It's also praised in the current
Sight & Sound - which doesn't do star ratings or grades, but it would probably be four stars or a strong B if it did.
The main criticisms in Philip Kemp's review are that it doesn't quite expunge memories of the BBC version, which had the major advantage of more than double the running time in which to encapsulate a complex and convoluted narrative (he complains that the film's conclusion is a tad rushed as a result of this abbreviation), but he's also firm about the new film's strengths.

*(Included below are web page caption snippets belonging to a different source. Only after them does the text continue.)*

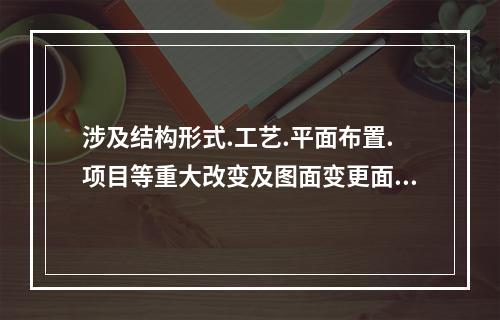 涉及结构形式.工艺.平面布置.项目等重大改变及图面变更面积超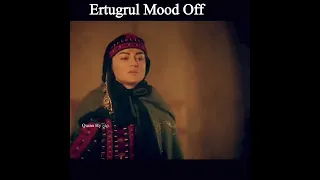 Ertugrul Ghazi Mood Off | Killer Attitude Ertugrul | Best Scene Ertugrul | death of this girl Scene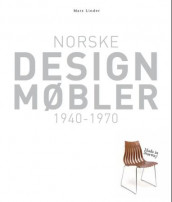 Norske designmøbler 1940-1975 av Mats Linder (Innbundet)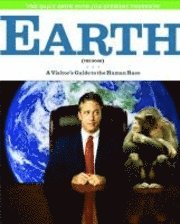 The Daily Show with Jon Stewart Presents Earth (the Book): A Visitor's Guide to the Human Race (h�ftad)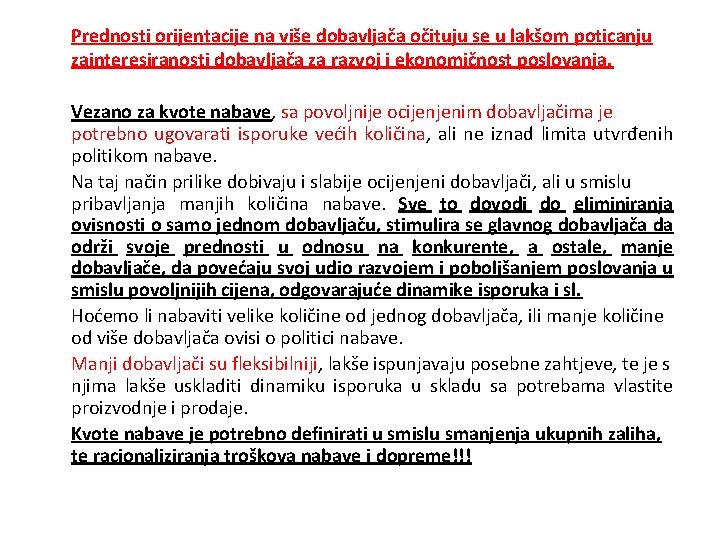 Prednosti orijentacije na više dobavljača očituju se u lakšom poticanju zainteresiranosti dobavljača za razvoj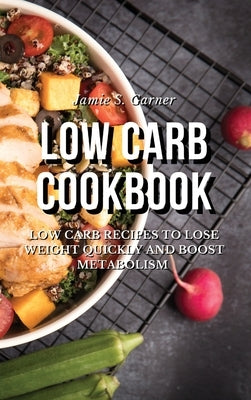 Low Carb Cookbook Low Carb Recipes to Lose Weight Quickly and Boost Metabolism by Garner, Jamie S.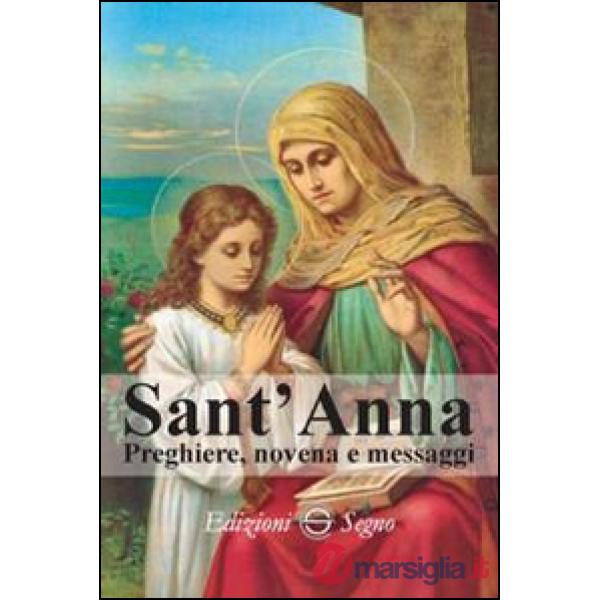 Sant'Anna. Preghiere, novena e messaggi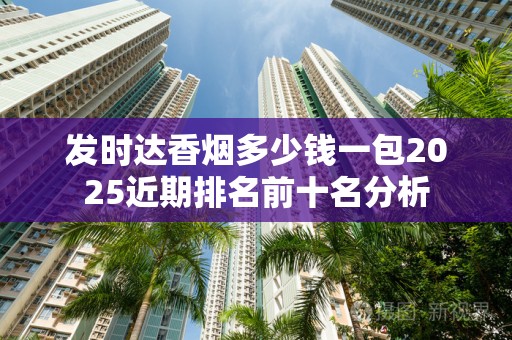 发时达香烟多少钱一包2025近期排名前十名分析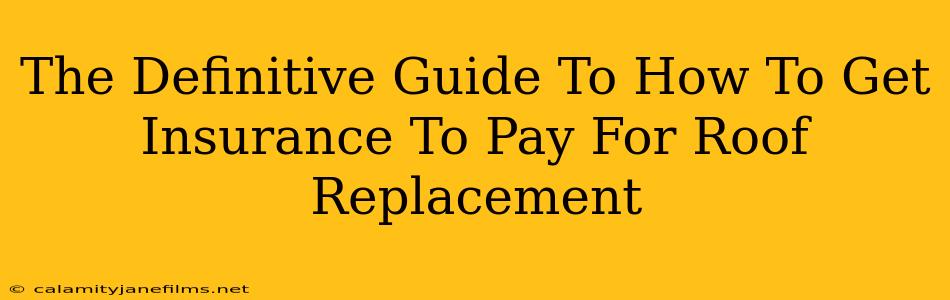 The Definitive Guide To How To Get Insurance To Pay For Roof Replacement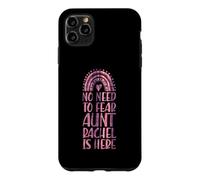 No Need To Fear Aunt Rachel Is Here First Name Rainbow Case for iPhone 11 Pro Max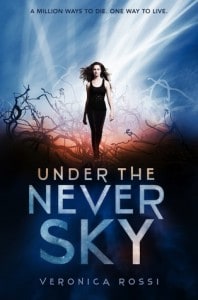 Under the Never Sky by Veronica Rossi Under the Never Sky dystopian series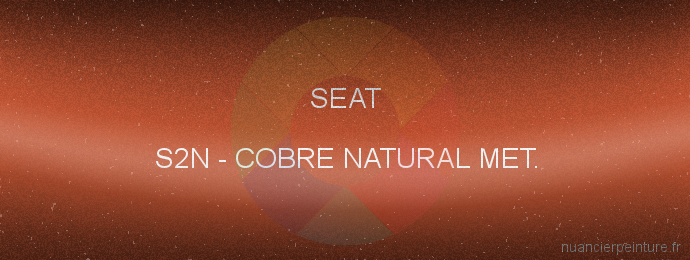 Peinture Seat S2N Cobre Natural Met.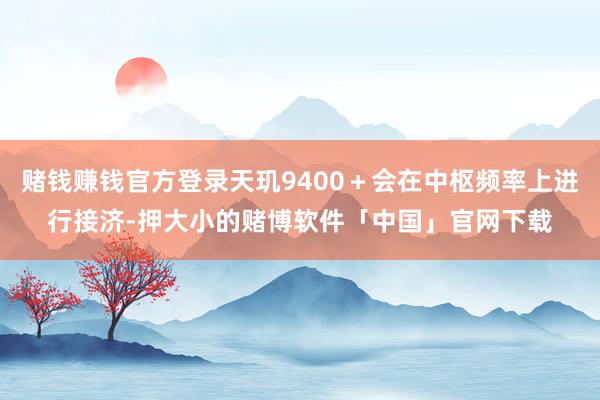 赌钱赚钱官方登录天玑9400+会在中枢频率上进行接济-押大小的赌博软件「中国」官网下载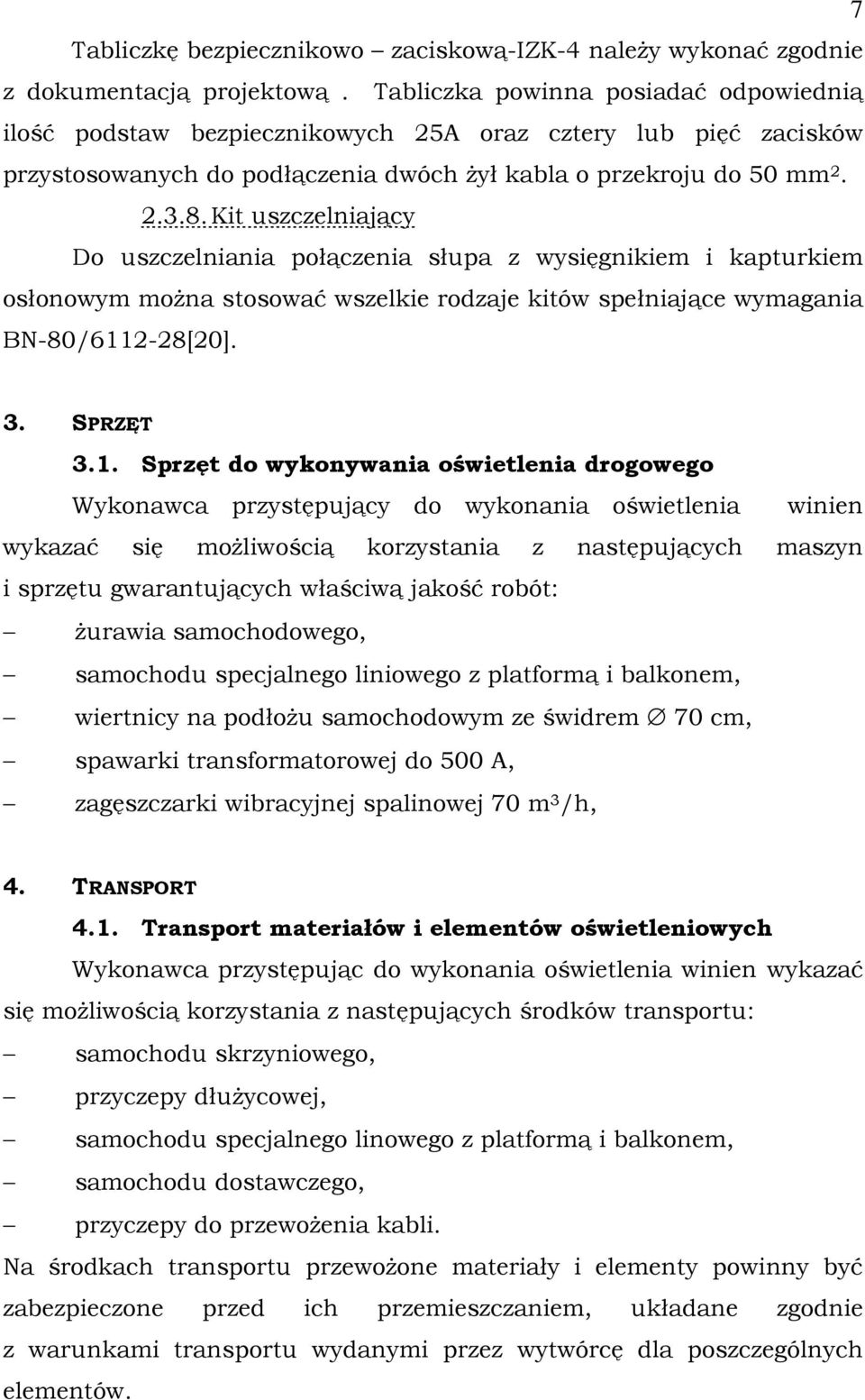 Kit uszczelniający Do uszczelniania połączenia słupa z wysięgnikiem i kapturkiem osłonowym moŝna stosować wszelkie rodzaje kitów spełniające wymagania BN-80/611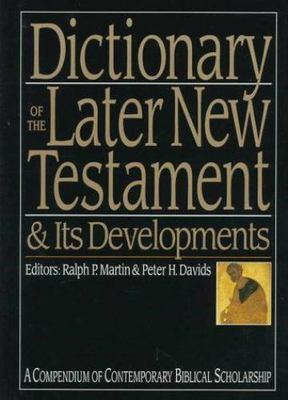 Dictionary of the Later New Testament & Its Developments: A Compendium of...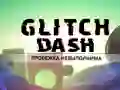 Jwèt Glitch Dash sou entènèt Jwèt Glitch Dash sou entènèt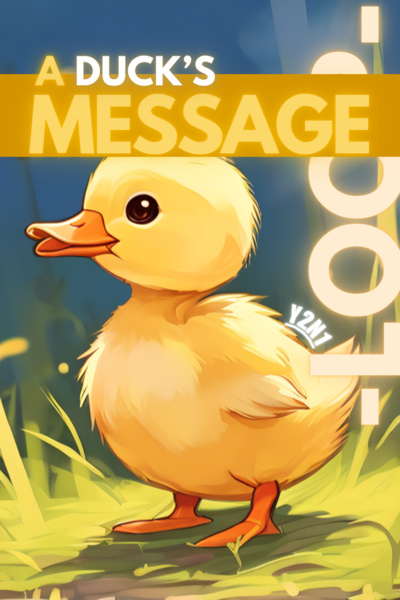 Chapter 11: An Unkillable Duckling - A Duck's Message | Royal Road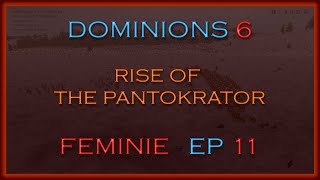 Dominions 6: Rise of the Pantokrator | Feminie | Episode 11 - Communions and Project Self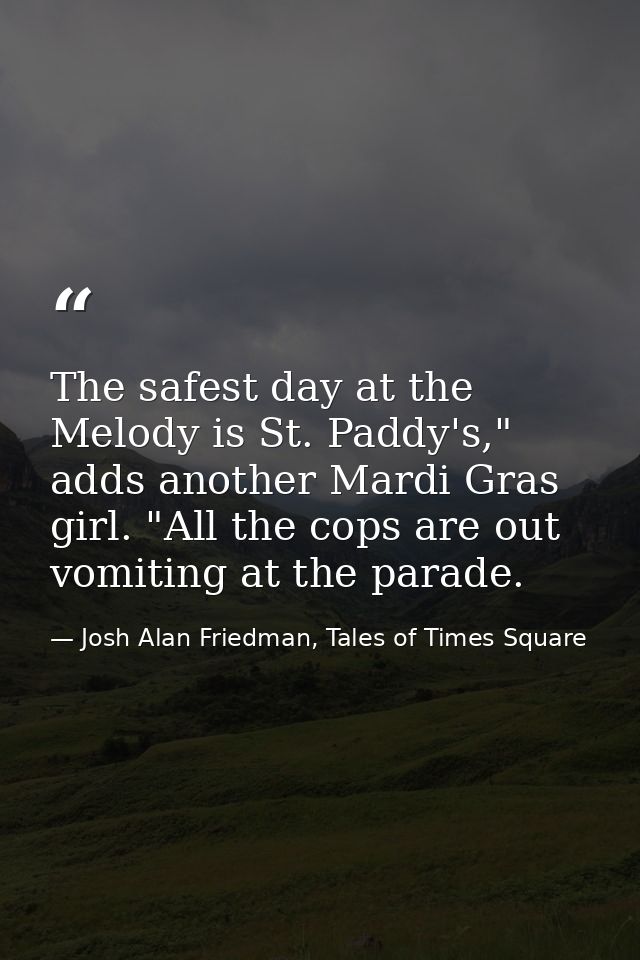 The safest day at the Melody is St. Paddy's," adds another Mardi Gras girl. "All the cops are out vomiting at the parade — Josh Alan Friedman, Tales of Times Square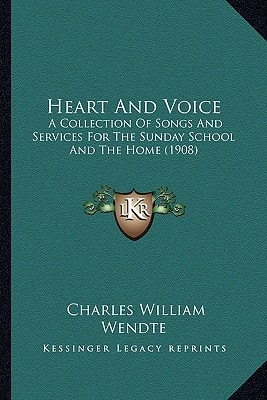 Heart And Voice: A Collection Of Songs And Services For The Sunday School And The Home (1908)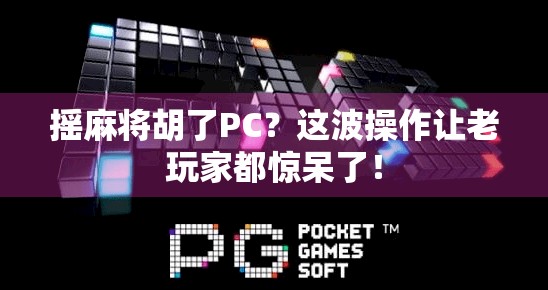 摇麻将胡了PC？这波操作让老玩家都惊呆了！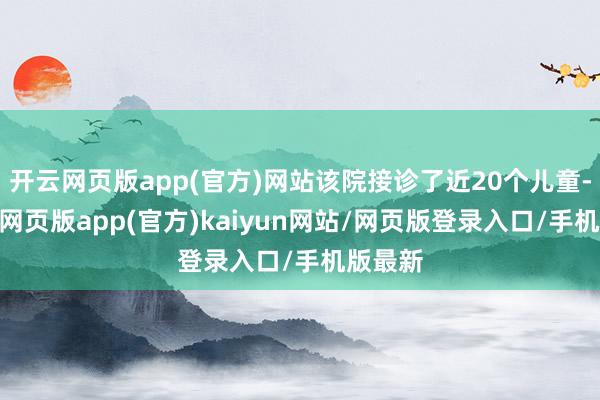 开云网页版app(官方)网站该院接诊了近20个儿童-开yun网页版app(官方)kaiyun网站/网页版登录入口/手机版最新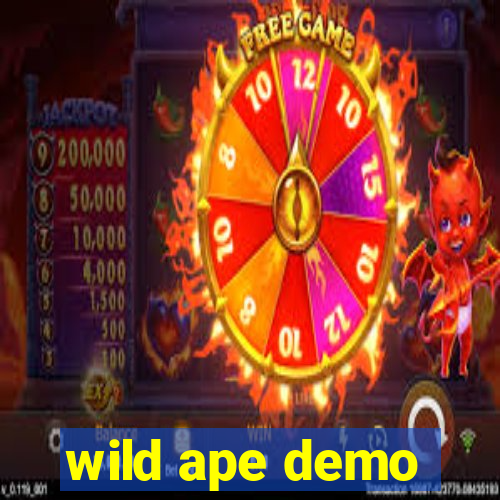 wild ape demo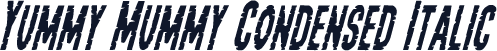 Yummy Mummy Condensed Italic
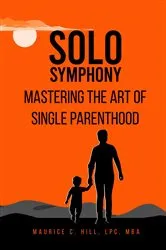 Book cover of Solo Symphony by Maurice C Hill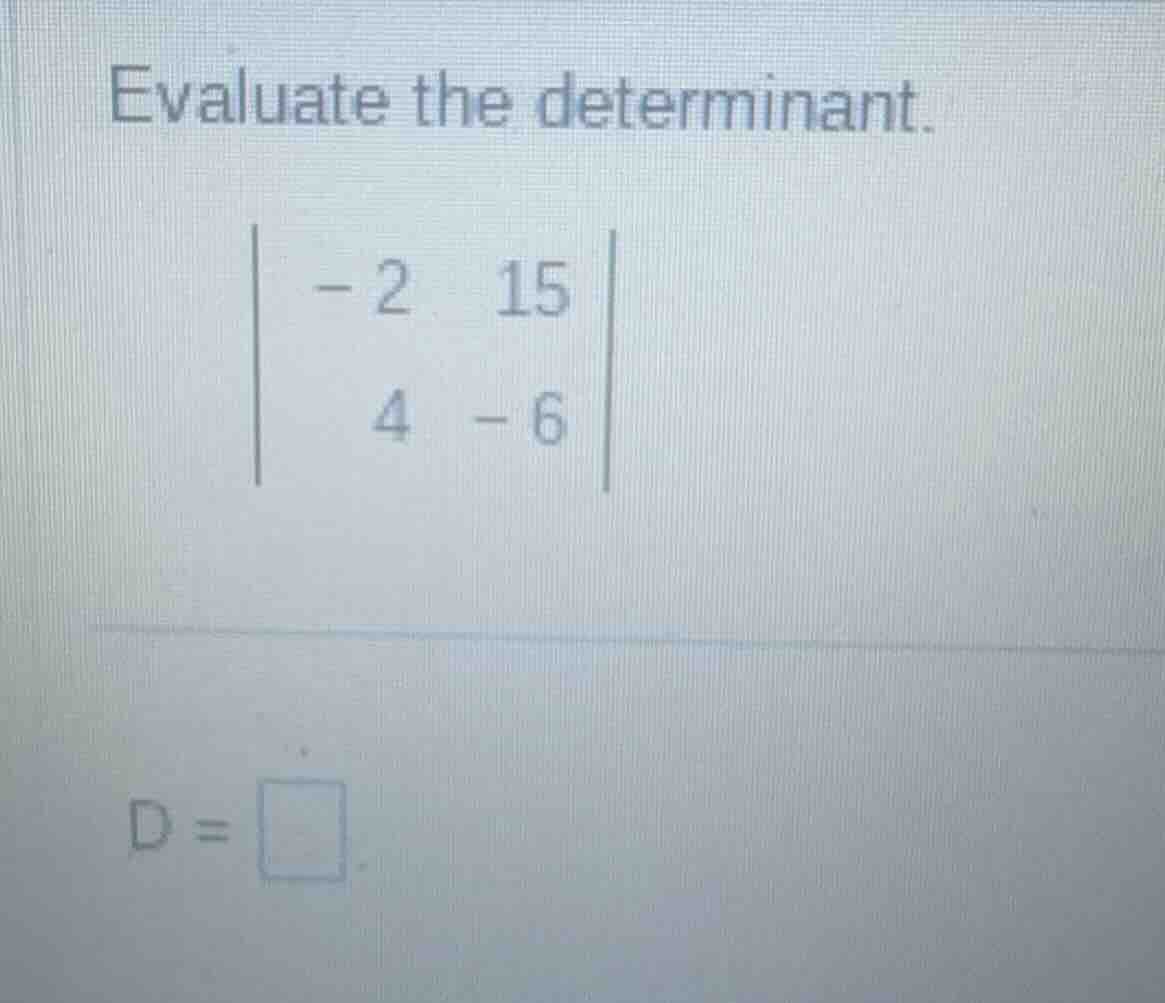 evaluate the determinant. $\begin{vmatrix} -2 & 15 \\ 4 & -6 end{vmatri…
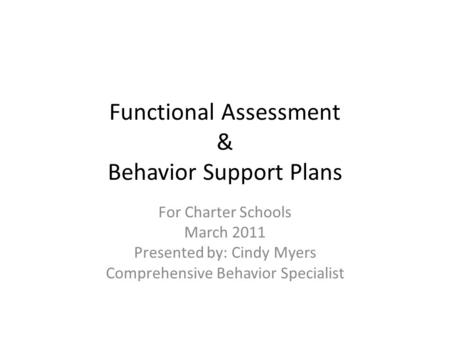 Functional Assessment & Behavior Support Plans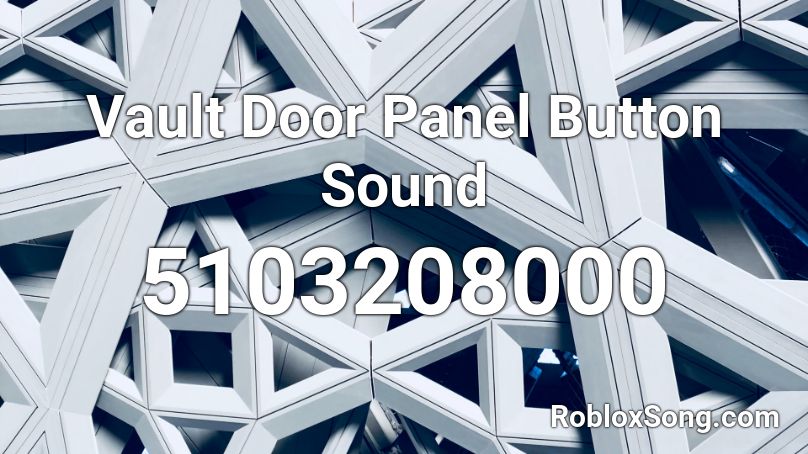 Vault Door Panel Button Sound Roblox ID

I particularly liked his take on Gary Oldman's performance:
Philip Kemp wrote:
Given that Alec Guinness's performance as Smiley is reckoned a peak of his career, much of the interest focuses on Gary Oldman's reinterpretation of the role. He's a harder-edged actor than Guinness, with none of his predecessor's knack for emollient self-effacement. (In the novel, le Carré describes Smiley as "by appearance one of London's meek who do not inherit the earth", which sums up Guinness's portrayal to perfection.) Oldman's Smiley shares the quiet watchfulness, the use of silence to unnerve and elicit the information he's after; but his reading of the character is tougher, more abrasive, now and then allowing his contempt to show through the mask of discreet reticence. Where Guinness's Smiley always seemed internally gnawed by the consciousness of his wife's multiple infidelities, Oldman gives the impression that cuckoldry has simply become part of his prevailing climate - regrettable but not worthy of preoccupation. It's even possible - as it never was with Guinness - to imagine him getting his own back with the occasional fling on the side.
In an interview elsewhere in the magazine, Oldman says that his Eureka moment when wondering how to pull off a convincing alternative to Guinness (a performance he'd admired since its original broadcast) was to base Smiley's voice on that of le Carré himself.